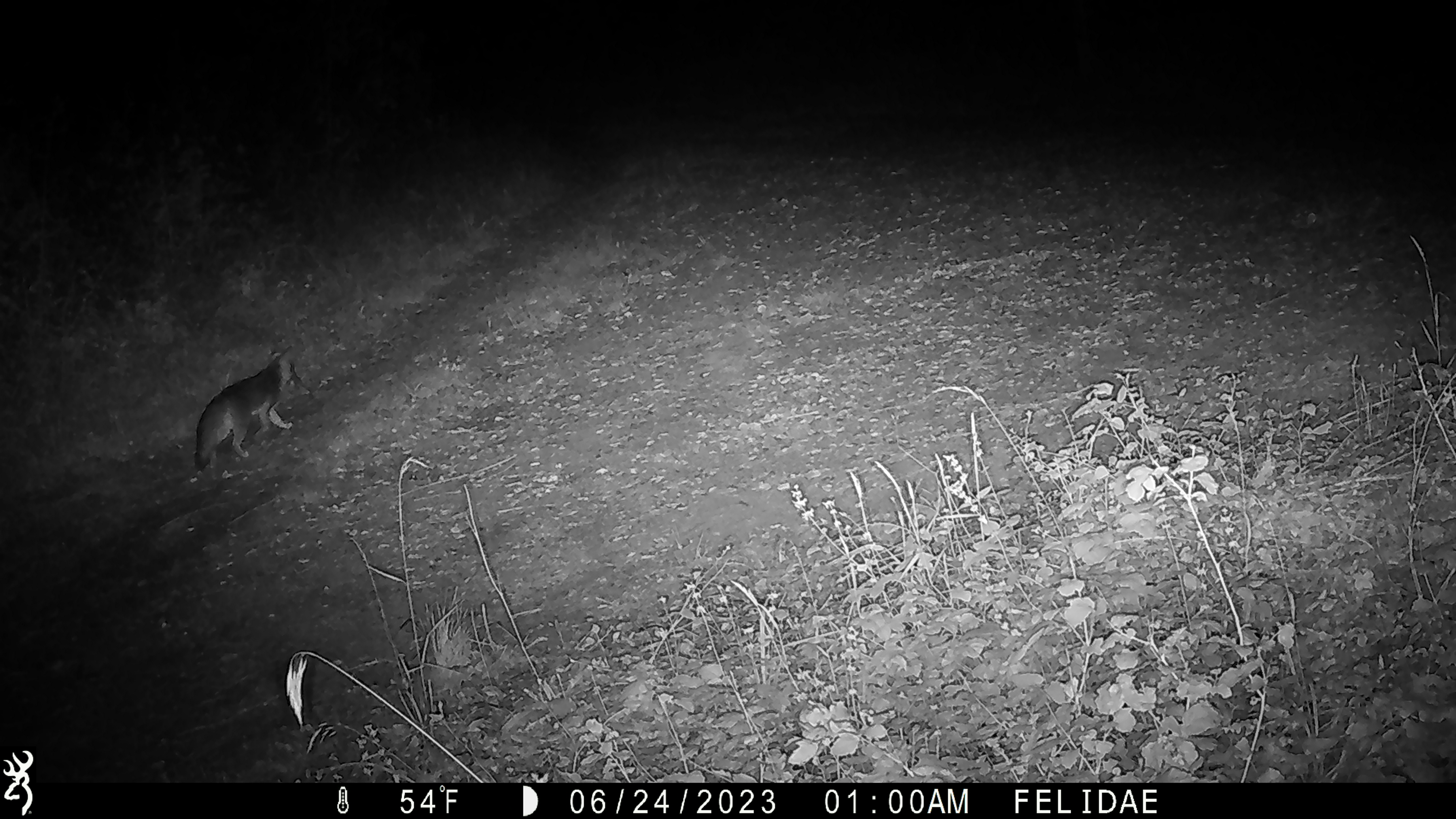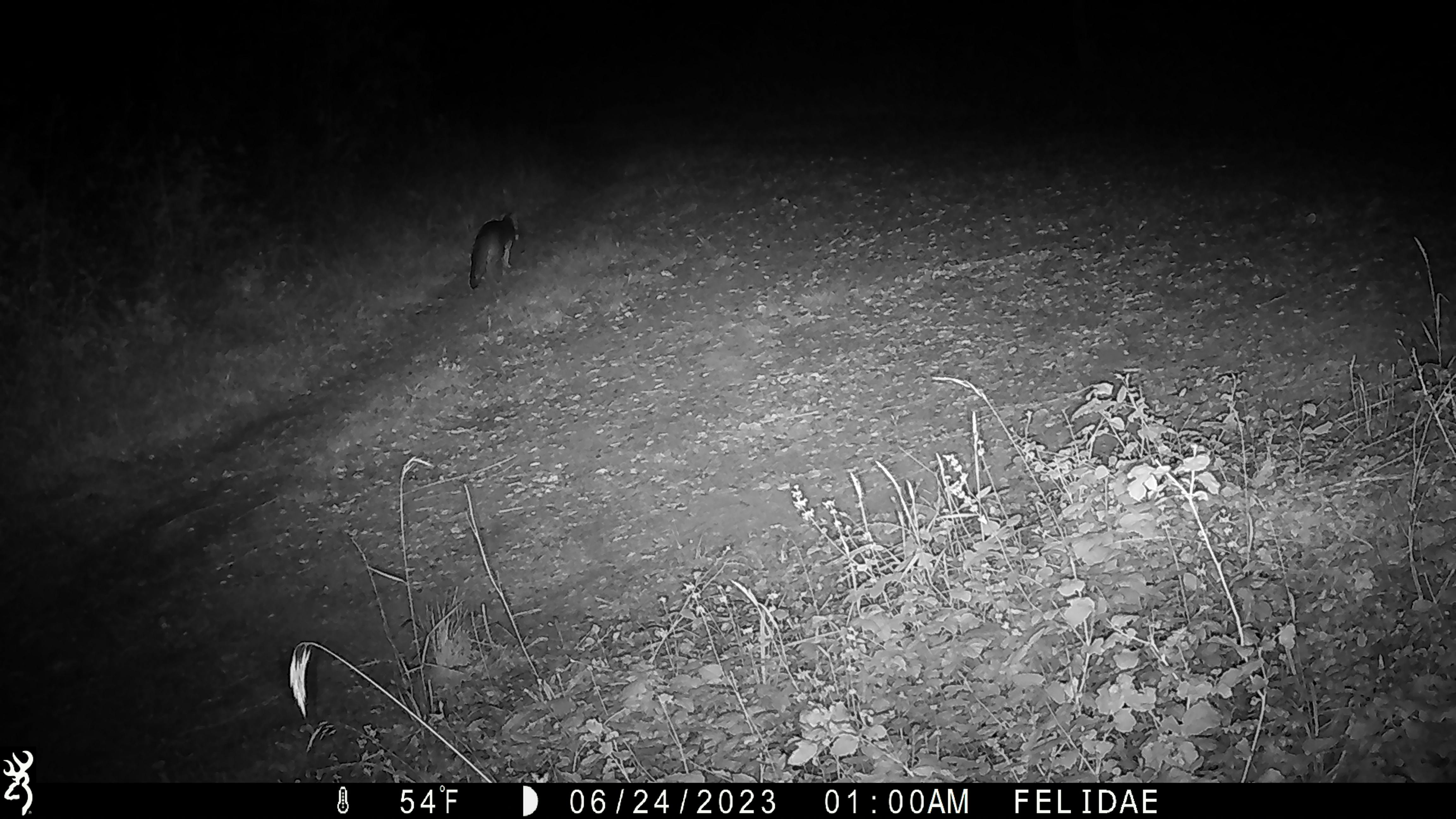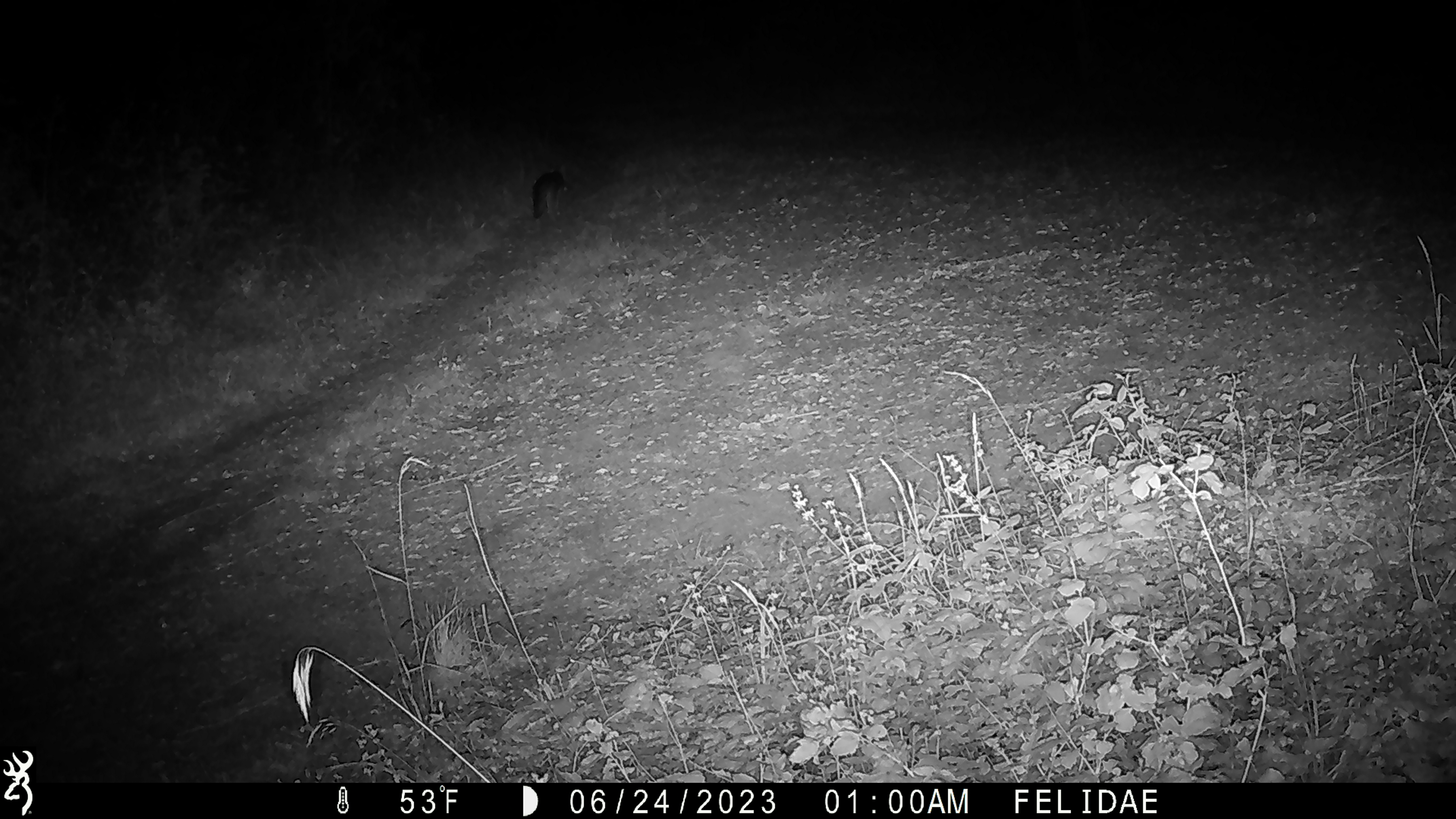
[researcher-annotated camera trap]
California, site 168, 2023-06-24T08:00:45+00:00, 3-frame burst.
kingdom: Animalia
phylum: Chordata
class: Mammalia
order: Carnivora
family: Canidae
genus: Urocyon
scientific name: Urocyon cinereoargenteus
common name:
***
WHAT IS BEING ASKED ::
Your task is a word-for-word transcription of the entries, leaving out all pictures.

RESPONSE FOR THIS EXERCISE ::
[researcher-annotated camera trap]
California, site 168, 2023-06-24T08:00:45+00:00, 3-frame burst.
kingdom: Animalia
phylum: Chordata
class: Mammalia
order: Carnivora
family: Canidae
genus: Urocyon
scientific name: Urocyon cinereoargenteus
common name:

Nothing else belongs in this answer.